* _AUFGABE 1_
Ermitteln Sie jede Zeile der Datensätze, die die Zeichenfolge „JSON“ enthält, und schreiben Sie diese Zeilen unverändert ab. Groß- und Kleinschreibung sind dabei zu beachten.

Mit Gründung der Aschaffenburger Marianischen Herren- und Bürgersodalität (heute Marianische-Männer-Sodalität) im Jahre 1625, deren geistliche Leiter die 1612 durch Erzbischof Johann Schweikhard von Cronberg nach Aschaffenburg gerufenen Jesuiten waren, fanden jährlich zwei Prozessionen von der Jesuitenkirche zur Sandkapelle statt. Diese Tradition wird heute noch gepflegt, und zwar mit der Kreuzprozession am Sonntag vor Palmsonntag von der Sandkirche zur Kapuzinerkirche und am ersten Sonntag im Oktober von der Sandkirche zur Muttergottespfarrkirche.

Die Sandkirche von 1756 Bearbeiten

 
Sandkirche Aschaffenburg – Hochaltar mit Gnadenbild und Seitenaltäre

1698/99 erfolgte der Bau einer neuen größeren Kapelle mit Haupt- und zwei Nebenaltären[4] Als Mitte des 18. Jahrhunderts die Wallfahrten immer mehr zunahmen, beschloss der Rat der Stadt eine größere Kirche zu bauen. Der damalige Stadtschultheiß Veit Christoph Molitor, der Ratsherr Tobis Marzell, beides Mitglieder in der Männer-Sodalität und der Ratsherr Johann Christoph Mühlbacher, gingen mit der Sammelbüchse von Haus zu Haus, um Spenden für einen Neubau zu sammeln. Mit der Verpfändung von Kirchenstiftungsgeldern, Verkauf von Kirchengeräten und Kirchenkollekten kamen 13.556 Gulden zusammen. Der Rohbau wurde mit 13.668 Gulden veranschlagt. Angetan von dem Bürgerfleiß war der Oberamtmann von Amorbach Reichsgraf Johann Franz Wolfgang Damian von Ostein, ein Bruder des regierenden Kurfürsten von Mainz, Erzbischof Johann Friedrich Karl von Ostein. Beide waren zwar in Amorbach, als Söhne des Reichsfreiherrn Johann Franz Sebastian von Ostein und seiner Ehefrau Anna Charlotte Maria von Schönborn, geboren, waren aber durch ihre Mutter, die Tochter des Vizedoms Melchior Friedrich Graf von Schönborn, Erbauer des Schönborner Hofs in Aschaffenburg sehr mit der Stadt Aschaffenburg verbunden. Mit deren finanziellen Hilfe konnte die Kirche gebaut und ausgestattet werden.

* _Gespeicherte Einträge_

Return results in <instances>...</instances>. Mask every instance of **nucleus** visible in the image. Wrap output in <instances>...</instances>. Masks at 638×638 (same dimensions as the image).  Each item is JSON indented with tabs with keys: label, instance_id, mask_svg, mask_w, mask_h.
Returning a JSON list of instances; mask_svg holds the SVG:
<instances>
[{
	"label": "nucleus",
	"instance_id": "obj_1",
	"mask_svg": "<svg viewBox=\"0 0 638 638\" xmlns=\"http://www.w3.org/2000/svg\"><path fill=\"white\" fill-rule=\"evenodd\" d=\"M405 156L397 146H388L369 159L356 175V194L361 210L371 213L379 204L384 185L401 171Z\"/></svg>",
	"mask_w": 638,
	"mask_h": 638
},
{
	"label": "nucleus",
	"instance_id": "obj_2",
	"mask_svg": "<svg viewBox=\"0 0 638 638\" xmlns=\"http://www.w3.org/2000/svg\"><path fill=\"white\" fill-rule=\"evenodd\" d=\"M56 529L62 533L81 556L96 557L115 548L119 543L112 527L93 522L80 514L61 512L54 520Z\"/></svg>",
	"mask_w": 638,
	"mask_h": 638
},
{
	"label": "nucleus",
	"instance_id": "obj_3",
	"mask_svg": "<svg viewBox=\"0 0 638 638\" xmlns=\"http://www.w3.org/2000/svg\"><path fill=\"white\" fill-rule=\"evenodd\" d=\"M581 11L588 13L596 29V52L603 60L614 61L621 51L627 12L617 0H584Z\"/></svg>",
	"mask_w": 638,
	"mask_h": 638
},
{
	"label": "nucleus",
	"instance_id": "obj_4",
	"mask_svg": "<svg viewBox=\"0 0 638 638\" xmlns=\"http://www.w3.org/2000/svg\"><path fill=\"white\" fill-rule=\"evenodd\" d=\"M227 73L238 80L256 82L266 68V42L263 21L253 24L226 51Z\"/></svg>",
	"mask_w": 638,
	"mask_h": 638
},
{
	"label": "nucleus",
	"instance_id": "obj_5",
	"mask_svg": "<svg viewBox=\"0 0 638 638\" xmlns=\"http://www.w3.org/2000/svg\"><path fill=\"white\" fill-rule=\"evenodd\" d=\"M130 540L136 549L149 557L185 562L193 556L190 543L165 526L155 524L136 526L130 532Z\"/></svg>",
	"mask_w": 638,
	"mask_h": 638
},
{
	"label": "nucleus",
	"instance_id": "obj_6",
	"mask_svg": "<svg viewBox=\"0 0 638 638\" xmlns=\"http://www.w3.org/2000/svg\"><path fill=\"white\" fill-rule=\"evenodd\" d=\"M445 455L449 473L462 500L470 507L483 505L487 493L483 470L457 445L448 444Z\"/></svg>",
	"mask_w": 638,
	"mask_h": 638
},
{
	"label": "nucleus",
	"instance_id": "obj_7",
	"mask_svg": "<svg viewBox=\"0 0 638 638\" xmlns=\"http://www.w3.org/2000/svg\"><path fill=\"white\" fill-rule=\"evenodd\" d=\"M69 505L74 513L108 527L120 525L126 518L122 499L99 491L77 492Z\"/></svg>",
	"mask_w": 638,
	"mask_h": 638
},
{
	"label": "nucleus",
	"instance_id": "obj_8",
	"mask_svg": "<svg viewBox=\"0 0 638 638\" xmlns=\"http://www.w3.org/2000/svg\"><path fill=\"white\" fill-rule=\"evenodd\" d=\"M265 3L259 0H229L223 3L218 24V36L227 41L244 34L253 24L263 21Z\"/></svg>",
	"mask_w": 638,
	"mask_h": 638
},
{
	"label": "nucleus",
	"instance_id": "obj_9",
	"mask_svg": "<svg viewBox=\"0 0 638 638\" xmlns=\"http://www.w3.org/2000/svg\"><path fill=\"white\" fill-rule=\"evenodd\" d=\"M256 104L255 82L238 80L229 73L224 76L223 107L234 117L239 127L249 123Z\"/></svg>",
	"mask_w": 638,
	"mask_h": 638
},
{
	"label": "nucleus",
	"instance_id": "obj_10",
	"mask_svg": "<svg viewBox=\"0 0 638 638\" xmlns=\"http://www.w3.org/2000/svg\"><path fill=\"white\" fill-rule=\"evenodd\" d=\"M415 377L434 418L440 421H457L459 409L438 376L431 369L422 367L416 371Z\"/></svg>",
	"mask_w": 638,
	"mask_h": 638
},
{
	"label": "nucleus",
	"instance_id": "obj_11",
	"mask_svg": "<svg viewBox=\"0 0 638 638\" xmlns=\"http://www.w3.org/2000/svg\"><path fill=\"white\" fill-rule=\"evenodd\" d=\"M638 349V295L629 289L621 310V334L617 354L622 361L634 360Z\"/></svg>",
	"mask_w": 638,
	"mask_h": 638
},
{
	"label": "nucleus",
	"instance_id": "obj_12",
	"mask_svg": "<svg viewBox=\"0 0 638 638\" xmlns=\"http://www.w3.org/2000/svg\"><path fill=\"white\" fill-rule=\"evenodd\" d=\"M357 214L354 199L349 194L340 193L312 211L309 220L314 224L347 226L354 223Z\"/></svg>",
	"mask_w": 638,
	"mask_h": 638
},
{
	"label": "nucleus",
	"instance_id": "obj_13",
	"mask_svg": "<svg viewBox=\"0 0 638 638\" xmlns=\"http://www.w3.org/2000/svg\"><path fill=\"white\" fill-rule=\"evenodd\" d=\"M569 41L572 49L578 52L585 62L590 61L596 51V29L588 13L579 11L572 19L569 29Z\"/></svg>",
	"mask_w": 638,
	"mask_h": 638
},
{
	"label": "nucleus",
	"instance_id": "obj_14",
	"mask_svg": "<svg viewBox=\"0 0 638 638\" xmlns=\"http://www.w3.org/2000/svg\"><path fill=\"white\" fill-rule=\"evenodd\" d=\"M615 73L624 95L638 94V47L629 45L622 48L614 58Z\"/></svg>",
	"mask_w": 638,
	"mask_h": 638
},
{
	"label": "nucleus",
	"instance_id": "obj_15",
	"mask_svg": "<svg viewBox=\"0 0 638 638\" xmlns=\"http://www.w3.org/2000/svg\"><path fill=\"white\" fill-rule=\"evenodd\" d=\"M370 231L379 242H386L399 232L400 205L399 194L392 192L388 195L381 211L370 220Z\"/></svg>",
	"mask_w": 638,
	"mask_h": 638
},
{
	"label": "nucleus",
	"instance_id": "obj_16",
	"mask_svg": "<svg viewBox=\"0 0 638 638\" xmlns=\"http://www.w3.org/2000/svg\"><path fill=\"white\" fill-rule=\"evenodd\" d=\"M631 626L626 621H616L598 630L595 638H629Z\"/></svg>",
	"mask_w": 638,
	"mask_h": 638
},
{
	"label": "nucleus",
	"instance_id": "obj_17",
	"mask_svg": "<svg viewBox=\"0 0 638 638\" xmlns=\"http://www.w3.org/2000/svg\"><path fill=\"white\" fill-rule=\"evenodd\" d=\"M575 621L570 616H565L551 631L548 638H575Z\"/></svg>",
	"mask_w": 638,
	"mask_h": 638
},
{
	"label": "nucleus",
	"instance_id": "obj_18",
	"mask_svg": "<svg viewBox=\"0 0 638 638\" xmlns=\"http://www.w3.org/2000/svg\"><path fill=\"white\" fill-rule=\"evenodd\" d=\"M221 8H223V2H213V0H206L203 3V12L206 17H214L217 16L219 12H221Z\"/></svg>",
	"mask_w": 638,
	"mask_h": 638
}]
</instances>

---

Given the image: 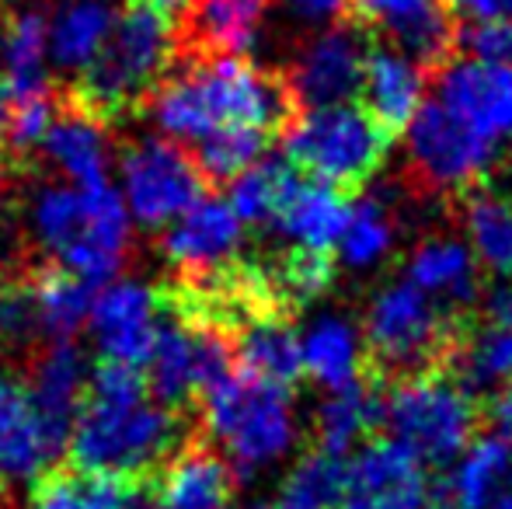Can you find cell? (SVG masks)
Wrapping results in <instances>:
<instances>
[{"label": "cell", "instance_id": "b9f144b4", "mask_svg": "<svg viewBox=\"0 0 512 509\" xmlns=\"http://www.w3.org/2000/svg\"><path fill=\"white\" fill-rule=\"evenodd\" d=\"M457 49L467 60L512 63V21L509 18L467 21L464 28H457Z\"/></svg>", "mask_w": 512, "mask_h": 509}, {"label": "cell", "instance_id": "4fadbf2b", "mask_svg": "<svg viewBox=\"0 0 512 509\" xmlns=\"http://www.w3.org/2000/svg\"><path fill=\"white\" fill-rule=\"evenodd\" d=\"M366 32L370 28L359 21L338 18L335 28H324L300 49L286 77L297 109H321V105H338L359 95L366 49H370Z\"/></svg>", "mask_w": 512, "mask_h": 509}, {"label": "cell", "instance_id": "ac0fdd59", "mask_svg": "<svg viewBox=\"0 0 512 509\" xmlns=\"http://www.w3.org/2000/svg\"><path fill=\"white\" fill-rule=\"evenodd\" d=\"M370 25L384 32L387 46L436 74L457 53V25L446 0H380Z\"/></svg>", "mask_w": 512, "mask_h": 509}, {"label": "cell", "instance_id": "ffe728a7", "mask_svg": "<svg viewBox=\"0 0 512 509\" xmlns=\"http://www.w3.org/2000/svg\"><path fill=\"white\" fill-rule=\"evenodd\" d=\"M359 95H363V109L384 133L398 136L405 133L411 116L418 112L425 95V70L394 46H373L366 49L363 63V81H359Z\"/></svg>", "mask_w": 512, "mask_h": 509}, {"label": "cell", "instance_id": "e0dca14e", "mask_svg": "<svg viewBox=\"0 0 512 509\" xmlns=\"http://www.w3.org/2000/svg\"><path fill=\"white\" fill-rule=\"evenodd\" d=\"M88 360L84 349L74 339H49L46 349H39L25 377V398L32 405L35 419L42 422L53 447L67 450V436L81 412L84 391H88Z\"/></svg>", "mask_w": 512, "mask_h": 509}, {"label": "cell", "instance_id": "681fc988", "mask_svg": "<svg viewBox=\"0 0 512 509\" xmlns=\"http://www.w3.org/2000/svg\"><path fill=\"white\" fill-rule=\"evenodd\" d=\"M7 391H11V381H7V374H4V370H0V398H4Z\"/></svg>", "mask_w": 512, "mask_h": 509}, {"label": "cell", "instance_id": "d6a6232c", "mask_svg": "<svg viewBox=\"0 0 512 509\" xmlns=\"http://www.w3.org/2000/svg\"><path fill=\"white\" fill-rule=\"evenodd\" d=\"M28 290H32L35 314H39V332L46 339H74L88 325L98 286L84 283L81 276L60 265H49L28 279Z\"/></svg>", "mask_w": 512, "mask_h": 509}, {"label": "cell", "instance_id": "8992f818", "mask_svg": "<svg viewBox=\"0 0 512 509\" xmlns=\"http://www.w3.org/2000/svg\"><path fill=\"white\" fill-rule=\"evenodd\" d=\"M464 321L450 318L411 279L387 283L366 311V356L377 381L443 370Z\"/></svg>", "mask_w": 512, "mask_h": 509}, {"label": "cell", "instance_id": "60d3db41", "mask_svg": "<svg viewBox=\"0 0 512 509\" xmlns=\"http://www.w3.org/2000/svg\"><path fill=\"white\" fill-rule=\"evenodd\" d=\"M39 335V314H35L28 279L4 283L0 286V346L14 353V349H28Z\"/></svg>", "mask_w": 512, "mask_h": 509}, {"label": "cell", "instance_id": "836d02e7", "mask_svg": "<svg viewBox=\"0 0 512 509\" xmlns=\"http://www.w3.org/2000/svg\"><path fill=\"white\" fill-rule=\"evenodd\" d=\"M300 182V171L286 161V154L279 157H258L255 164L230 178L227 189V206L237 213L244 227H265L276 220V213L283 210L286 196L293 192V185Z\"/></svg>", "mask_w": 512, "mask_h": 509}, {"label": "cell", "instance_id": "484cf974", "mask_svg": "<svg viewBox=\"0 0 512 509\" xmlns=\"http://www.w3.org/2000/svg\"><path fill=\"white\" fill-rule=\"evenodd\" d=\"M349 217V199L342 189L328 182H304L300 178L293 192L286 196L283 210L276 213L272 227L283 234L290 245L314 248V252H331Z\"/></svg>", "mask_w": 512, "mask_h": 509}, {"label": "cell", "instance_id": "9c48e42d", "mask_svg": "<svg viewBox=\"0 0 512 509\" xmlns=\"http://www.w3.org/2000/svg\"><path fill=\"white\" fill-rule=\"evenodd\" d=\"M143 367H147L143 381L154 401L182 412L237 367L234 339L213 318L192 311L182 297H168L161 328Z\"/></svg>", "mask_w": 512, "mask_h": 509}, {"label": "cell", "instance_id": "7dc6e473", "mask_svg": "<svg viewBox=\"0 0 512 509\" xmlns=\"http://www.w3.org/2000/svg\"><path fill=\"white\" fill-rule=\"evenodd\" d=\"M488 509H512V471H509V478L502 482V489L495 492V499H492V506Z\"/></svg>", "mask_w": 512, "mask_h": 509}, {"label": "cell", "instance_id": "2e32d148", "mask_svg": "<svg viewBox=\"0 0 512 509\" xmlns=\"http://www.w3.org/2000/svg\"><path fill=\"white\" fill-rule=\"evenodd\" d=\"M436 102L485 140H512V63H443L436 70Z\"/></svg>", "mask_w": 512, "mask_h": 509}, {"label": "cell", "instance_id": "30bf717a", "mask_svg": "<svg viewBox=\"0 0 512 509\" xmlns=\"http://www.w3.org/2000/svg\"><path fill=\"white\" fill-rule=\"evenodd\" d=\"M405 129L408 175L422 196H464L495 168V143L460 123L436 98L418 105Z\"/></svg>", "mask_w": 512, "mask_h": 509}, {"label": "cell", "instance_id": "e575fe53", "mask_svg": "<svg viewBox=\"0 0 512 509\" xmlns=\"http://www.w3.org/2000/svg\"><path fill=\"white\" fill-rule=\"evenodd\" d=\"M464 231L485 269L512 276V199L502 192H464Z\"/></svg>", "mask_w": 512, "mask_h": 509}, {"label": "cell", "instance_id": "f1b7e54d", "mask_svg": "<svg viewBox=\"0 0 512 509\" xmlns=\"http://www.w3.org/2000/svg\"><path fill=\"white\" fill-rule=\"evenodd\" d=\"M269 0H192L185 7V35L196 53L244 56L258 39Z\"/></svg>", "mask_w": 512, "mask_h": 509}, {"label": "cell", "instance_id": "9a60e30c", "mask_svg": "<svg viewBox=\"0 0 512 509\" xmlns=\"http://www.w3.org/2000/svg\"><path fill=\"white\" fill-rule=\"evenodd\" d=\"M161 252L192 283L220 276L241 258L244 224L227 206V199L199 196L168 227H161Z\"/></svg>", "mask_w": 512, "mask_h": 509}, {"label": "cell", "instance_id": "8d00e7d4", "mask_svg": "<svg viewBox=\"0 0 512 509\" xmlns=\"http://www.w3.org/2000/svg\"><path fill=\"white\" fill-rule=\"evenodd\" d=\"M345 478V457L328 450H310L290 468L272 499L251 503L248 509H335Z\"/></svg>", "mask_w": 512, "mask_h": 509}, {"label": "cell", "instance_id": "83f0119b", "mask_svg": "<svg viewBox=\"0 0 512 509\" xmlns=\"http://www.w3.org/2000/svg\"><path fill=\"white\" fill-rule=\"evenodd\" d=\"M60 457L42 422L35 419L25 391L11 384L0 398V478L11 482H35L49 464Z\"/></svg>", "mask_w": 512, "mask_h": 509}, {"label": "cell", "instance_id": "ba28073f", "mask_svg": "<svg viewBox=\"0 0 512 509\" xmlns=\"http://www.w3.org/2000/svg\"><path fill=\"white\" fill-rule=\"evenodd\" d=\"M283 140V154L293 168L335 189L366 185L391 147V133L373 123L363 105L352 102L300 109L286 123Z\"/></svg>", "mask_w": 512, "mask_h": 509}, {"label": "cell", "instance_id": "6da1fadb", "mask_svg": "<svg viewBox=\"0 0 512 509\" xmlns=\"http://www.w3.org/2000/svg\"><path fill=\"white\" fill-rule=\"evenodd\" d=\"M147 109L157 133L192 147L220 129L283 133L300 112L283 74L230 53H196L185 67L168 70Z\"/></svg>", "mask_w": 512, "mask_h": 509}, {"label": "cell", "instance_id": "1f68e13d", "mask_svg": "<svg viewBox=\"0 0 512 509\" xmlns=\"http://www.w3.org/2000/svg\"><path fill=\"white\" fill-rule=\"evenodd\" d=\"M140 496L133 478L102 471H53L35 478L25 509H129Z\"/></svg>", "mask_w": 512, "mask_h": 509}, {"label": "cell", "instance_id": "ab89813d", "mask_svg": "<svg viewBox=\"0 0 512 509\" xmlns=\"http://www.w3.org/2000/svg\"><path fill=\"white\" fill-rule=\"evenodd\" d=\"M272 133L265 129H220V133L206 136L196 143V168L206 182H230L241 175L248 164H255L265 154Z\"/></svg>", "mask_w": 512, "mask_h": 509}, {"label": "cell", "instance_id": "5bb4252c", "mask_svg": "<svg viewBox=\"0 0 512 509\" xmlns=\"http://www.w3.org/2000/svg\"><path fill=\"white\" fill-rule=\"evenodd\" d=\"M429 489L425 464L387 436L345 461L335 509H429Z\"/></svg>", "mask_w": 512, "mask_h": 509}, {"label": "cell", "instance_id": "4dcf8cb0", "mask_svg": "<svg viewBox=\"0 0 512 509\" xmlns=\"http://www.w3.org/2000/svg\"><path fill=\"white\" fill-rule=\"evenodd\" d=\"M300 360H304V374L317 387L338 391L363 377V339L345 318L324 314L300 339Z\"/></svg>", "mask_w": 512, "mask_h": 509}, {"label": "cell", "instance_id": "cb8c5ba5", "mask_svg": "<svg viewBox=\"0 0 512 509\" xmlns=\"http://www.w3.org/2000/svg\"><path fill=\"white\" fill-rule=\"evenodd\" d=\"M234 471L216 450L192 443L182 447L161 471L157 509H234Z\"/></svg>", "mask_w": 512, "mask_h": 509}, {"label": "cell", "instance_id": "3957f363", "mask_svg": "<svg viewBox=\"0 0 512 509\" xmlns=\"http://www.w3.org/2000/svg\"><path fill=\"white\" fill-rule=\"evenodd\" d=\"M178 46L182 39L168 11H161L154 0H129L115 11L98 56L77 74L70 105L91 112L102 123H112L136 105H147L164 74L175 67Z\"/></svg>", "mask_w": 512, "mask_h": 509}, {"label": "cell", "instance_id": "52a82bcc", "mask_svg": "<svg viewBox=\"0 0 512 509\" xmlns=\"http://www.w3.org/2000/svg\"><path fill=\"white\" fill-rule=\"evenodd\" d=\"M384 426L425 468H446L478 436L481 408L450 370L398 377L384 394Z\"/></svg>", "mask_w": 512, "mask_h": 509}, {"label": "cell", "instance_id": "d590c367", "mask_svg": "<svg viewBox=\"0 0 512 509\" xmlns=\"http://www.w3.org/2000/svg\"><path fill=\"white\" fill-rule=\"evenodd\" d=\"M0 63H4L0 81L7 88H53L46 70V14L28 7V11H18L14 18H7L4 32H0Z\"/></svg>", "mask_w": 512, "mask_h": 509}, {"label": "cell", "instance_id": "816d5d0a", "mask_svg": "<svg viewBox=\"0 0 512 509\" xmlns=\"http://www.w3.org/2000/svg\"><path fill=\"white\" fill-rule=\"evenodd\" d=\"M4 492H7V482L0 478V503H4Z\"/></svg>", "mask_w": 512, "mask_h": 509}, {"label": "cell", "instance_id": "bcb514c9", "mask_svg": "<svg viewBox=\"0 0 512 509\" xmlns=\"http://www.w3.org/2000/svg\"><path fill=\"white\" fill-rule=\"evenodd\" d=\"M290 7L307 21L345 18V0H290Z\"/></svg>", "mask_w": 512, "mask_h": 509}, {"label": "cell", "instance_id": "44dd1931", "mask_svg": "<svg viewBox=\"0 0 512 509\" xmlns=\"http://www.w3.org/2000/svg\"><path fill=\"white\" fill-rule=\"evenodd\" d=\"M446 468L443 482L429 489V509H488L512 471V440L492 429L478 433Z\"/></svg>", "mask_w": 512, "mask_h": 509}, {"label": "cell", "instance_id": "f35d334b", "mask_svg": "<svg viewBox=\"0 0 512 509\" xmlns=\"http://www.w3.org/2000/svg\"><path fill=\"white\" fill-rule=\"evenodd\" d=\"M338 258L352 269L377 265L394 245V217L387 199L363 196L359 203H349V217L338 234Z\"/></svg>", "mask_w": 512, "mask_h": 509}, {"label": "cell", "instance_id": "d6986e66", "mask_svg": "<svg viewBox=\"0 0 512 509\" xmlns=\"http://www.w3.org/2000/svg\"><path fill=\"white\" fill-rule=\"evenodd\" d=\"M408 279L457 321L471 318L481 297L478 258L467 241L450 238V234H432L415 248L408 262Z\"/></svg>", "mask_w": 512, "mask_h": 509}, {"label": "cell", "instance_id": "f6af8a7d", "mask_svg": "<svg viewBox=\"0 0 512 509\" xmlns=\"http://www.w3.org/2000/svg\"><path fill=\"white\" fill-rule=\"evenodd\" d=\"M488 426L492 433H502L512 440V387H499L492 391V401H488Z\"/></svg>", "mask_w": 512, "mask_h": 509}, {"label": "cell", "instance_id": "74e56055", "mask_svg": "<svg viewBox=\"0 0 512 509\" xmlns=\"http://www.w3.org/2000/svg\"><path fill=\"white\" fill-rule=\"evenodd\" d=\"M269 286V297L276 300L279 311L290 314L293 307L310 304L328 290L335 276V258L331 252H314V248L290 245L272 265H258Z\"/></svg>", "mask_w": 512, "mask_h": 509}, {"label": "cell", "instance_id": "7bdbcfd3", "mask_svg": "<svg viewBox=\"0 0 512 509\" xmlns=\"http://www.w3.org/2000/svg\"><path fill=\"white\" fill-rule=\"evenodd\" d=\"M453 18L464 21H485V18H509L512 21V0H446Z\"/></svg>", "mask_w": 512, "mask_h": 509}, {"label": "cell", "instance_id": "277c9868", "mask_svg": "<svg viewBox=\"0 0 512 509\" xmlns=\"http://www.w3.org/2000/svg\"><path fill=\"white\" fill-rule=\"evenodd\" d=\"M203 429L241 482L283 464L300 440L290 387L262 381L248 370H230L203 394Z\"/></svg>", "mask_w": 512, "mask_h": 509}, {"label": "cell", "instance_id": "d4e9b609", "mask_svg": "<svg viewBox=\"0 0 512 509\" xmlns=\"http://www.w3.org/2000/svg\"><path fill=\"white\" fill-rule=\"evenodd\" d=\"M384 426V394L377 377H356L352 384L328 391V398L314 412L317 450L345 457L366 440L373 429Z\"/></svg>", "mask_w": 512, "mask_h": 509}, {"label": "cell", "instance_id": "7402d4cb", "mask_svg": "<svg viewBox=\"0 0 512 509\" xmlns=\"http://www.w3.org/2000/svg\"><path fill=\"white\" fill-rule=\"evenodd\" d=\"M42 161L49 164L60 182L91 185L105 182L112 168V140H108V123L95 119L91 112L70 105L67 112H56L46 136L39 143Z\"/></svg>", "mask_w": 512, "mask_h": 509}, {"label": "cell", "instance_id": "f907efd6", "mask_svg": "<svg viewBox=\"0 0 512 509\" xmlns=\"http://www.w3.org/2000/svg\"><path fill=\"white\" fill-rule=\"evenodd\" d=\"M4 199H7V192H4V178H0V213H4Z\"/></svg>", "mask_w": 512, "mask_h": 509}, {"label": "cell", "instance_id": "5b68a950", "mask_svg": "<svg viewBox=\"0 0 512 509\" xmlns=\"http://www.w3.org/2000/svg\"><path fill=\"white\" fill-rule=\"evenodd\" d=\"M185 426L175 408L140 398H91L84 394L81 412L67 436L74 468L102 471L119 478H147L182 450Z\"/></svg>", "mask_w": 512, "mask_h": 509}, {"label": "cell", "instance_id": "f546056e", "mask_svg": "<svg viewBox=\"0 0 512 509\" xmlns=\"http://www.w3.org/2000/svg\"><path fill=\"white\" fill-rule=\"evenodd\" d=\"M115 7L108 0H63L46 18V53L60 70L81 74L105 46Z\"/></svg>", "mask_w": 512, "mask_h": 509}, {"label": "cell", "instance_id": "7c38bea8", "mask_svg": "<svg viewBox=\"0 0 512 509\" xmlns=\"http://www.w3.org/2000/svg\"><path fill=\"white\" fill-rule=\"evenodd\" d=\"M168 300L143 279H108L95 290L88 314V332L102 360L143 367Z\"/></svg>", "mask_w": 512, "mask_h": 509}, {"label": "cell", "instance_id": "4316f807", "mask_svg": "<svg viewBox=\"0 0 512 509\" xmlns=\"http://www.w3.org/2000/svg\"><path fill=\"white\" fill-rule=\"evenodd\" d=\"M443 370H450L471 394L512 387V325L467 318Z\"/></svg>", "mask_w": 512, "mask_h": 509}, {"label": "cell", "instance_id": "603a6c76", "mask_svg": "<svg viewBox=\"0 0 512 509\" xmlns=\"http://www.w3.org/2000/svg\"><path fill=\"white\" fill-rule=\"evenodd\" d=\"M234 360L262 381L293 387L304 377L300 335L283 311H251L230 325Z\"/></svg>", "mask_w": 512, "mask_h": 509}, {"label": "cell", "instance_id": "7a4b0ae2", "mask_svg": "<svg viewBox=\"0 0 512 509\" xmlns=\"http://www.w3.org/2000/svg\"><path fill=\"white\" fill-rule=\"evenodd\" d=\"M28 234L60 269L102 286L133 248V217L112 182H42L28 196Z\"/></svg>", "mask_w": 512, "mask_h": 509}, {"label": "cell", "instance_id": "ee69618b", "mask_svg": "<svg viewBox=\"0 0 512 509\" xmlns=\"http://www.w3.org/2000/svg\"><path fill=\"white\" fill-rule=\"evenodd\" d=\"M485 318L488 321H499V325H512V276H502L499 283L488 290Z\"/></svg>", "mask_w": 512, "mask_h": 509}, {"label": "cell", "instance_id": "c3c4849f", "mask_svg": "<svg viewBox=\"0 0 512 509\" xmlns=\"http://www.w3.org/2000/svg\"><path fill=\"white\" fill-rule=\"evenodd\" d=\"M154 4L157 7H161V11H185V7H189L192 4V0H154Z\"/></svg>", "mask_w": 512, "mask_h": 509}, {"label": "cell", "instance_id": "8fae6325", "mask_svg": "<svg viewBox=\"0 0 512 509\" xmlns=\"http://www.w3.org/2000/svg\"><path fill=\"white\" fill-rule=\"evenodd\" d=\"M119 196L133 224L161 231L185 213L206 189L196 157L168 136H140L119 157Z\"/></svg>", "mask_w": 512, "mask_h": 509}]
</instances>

* _AUFGABE 2_
Welche Summe kam laut dem Textauszug durch Verpfändung, Verkauf von Kirchengeräten und Kollekten für den Neubau zusammen?

* _RICHTIGE ANTWORT 1_
Return results in <instances>...</instances>. Mask every instance of **nucleus** visible in the image. Wrap output in <instances>...</instances>. Masks at 638×638 (same dimensions as the image).  Each item is JSON indented with tabs with keys: label, instance_id, mask_svg, mask_w, mask_h.
Returning a JSON list of instances; mask_svg holds the SVG:

* _RICHTIGE ANTWORT 2_
13.556 Gulden.